簡単に計算すれば、落下が始まって約5秒でいろはは地面と衝突する。そのときの速度は時速170km強だ。空気抵抗を計算に入れても、余命がコンマ零以下の数値で僅かに伸びるだけ。
――死ぬ。
そう思った瞬間、いろはの体は優しく抱きとめられた。
「クスッ……イロハったら、ひどい顔してるわよ」
「……なんでそんな顔になったのか、一回あそこから落ちてみりゃ解る」
ミレニアの女性らしい柔らかな体に抱きとめられ、いろはは安堵のあまり全身を弛緩させた。激しい動きと連続した緊張の代償か、彼の全身を倦怠感が包む。
「さあ、野次馬が寄ってくる前に退散と行きましょうか」
身体に新たな加速度がかかるのを感じたいろはは最後に、どうやって渚にこの埋め合わせをしよう、と考え、ぷっつりと意識を失った。
◆◇◆◇◆
「東西古今、何の変哲もない少年が国を揺るがす英傑となる――そんな話は腐るほどある。アーサー王物語、巨人殺しのダヴィデ、この国で言えば……そうだな。豊臣秀吉あたりが妥当か。そんな安っぽい話は、今更古典をひっくり返す必要などないほどに溢れかえっている」
心地よい日の差し込む、やや手狭な書斎。その業務机の主は、イスに座ったままいろはに背を向け、明後日の方向を見たままそんな事を言った。
ちんちくりんの背丈に、デフォルメされたくまのパジャマ。その上からぶかぶかの白衣を羽織り、ブロンドの髪にはいつからついているのかわからない寝ぐせが幾つもついている。
そんな小学生じみた容姿の年齢不詳の魔女は、その外見に似合わずひどく落ちついた声で独り言じみた言葉を紡ぐ。
この声の主に、先の戦いで傷ついたいろはは匿われた。それからしばらくの時が経ち、今は既に紅の支配する夕焼け時である。
「鷹崎少年。君もその一人だな。何の力もないただの剣道馬鹿の癖に単騎で異界の王女と戦い、あまつさえこれを撃破してのけた。確かにそれは偉業だ。王たる者の資格だと、私も思う」
だがな、とその人物――倉名は、くるりとこちらに向き直りながら言った。
「これは教員としてではなく、一人の友人として言うのだが。分相応という言葉を知っているか? あるいは時期尚早という言葉でも良いが」
「いや、何度も言った通り、俺はあのドラゴンと戦うつもりなんてこれっぽっちも無くてですね」
いろはの反論を、倉名はハッと笑い飛ばした。
「確かに、リリムほどの猛者と戦い、勝利すれば闘争の魅力に取り憑かれてしまうのも道理。
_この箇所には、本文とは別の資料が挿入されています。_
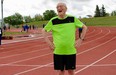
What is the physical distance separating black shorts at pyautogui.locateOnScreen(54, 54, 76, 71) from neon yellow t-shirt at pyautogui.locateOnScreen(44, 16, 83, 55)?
0.24ft

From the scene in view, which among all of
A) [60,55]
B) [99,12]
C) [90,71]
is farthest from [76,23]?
[99,12]

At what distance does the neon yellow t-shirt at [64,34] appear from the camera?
5812mm

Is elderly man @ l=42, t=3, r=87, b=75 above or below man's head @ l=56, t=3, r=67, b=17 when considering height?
below

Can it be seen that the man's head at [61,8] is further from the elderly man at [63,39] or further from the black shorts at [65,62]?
the black shorts at [65,62]

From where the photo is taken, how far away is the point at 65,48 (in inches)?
230

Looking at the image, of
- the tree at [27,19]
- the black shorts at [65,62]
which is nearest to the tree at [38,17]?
the tree at [27,19]

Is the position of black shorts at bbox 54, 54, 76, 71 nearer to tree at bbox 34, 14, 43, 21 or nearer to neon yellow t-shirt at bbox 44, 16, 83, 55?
neon yellow t-shirt at bbox 44, 16, 83, 55

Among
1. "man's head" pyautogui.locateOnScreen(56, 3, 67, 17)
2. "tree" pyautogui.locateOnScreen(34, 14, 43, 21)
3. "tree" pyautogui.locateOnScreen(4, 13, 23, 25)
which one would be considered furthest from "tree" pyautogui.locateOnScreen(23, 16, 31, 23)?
"man's head" pyautogui.locateOnScreen(56, 3, 67, 17)

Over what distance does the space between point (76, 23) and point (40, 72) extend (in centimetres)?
465

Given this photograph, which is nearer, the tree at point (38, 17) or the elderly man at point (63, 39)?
the elderly man at point (63, 39)

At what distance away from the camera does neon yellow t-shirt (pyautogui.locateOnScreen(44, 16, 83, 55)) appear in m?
5.81

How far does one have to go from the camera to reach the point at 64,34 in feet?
19.1

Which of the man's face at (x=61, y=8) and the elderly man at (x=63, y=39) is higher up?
the man's face at (x=61, y=8)

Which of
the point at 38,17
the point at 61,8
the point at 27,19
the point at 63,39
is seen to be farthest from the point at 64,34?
the point at 27,19
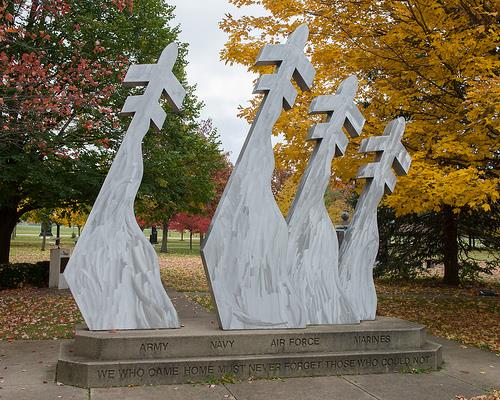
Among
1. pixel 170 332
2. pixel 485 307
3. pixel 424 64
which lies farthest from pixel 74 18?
pixel 485 307

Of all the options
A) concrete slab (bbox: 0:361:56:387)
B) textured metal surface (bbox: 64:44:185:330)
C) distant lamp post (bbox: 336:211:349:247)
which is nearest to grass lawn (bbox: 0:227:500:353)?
concrete slab (bbox: 0:361:56:387)

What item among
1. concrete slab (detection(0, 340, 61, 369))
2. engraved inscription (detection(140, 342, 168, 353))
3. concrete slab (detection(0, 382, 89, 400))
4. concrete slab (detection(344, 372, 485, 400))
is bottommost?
concrete slab (detection(0, 340, 61, 369))

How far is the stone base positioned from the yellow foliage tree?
8.18 feet

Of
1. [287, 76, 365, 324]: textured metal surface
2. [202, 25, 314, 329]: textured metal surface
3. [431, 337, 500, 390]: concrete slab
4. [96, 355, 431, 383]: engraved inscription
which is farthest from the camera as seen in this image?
[287, 76, 365, 324]: textured metal surface

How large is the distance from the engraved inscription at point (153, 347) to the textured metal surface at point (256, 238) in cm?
91

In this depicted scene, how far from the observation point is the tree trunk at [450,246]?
1817 cm

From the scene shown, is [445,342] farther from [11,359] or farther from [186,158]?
[186,158]

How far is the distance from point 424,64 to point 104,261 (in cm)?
738

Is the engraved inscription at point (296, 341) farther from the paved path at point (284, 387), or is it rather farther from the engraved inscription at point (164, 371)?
the engraved inscription at point (164, 371)

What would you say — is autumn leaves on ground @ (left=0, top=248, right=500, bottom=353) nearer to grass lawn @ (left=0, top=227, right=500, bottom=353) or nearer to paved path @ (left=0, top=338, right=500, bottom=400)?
grass lawn @ (left=0, top=227, right=500, bottom=353)

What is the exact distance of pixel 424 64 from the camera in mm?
10531

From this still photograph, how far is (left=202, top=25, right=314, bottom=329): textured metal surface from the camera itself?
7191mm

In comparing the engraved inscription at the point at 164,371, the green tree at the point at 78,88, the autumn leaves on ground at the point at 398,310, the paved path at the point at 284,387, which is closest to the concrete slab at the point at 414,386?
the paved path at the point at 284,387

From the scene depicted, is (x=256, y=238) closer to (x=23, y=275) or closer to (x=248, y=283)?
(x=248, y=283)
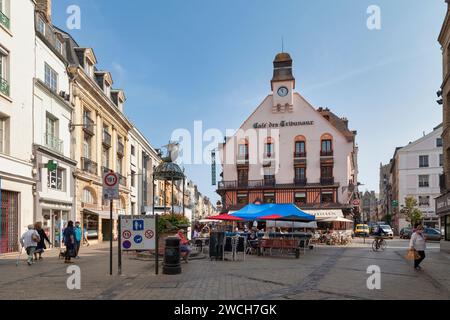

しかもその褒美として美姫を侍らすことが叶うのならば男児として奮い立たぬ訳にはいかないだろう。しかし、功を焦って仕損じれば元も子もないぞ」
「話、聞いてますか? 気絶した俺を介抱してくれたのには感謝してますが、先生は何か大きく誤解されてますよ」
「ああ、私は場所を貸しただけだ。君の介抱は全てミレニア嬢が行った。安心したまえ」
「気絶して動けない俺をあの女悪魔に売り渡しやがったのかこの外道!」
余計なコトされてないよな、と自身の体をチェックするいろは。外見に以前と変わったところは無いが、むしろ問題なのは目に見えない部分だ。
気絶して無抵抗な内に何をされたか……想像するだに恐ろしい。
そんな初心な反応をするいろはを良い感じに据わった目で見据え、口元にへらへらした笑いを浮かべながら倉名は嘯く。
「私も貞淑な乙女だからな。教員という聖職者の身分でありながら教え子に手を出すなどという爛れた事は出来ないのだよ」
「傷つき倒れた教え子を介抱するくらいの甲斐性は欲しかったです」
「そうそう。そのミレニア嬢だが、先ほど妙に上機嫌で何処かへと飛び立って行ったぞ」
「最悪の情報をありがとうございます……」
いろははがっくりとうなだれながら言った。倉名はその様子を満足そうに見つめながら言葉を紡ぐ。
「それでどうするのだ、少年。この前、君がミレニア嬢との決戦に用いた切り札はもう無いのだぞ?」
その言葉に、いろはは一気に現実に引き戻された。
いろははこの二十一世紀の世に、火を吐いたり空を飛んだりするドラゴンと決闘をする羽目に陥っているのである。しかも、あろうことか単騎で。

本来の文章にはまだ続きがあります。